Dyra tidak menjawab, tetapi wajah cewek berambut pendek dengan kesan muka tegas itu terlihat dipenuhi rencana-rencana.

Tiba-tiba bel berdering. Anak-anak pun berlomba-lomba memasuki kelas lalu duduk di kursi masing-masing. Terdengar ketukan sepatu yang lambat tetapi berirama. Seketika sekelas merapikan duduk. Itu pasti guru BK, salah satu guru galak yang kadang bikin mereka ketar-ketir.

***

Asha terus meniupi poninya yang justru membuat berantakan, sementara tangan kanannya terus memainkan ponsel, tanpa dilihat.

Tiba-tiba mejanya tersinggung oleh seseorang.

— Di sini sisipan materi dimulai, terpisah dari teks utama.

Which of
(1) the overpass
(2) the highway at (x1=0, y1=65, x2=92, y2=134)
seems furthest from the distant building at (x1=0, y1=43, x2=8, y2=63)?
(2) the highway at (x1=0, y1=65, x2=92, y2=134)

Jelas Asha kaget, apalagi kepalanya sedang menempel ke permukaan meja, jadi suaranya cukup kencang.

"Ih, lo apa-apaan sih?" sembur Asha sambil pasang wajah garang.

Ternyata pelakunya Diyan. Cowok itu sontak mendongak dan membagi fokus sesaat dengan layar ponselnya yang sedang menampilkan pertandingan sebuah gim.

"Lo ada dendam apa sama gue, hah? Sejak dulu muka lo kok gak ramah banget. Gak enak banget dipandang!" Asha lanjut mengomel. Dia tambah bete karena malah diabaikan cowok jangkung itu.

"Ya gak usah dipandang." Diyan fokus lagi ke ponsel, segera menyelamatkan hero yang tengah dimainkannya dalam gim Mobile Legend.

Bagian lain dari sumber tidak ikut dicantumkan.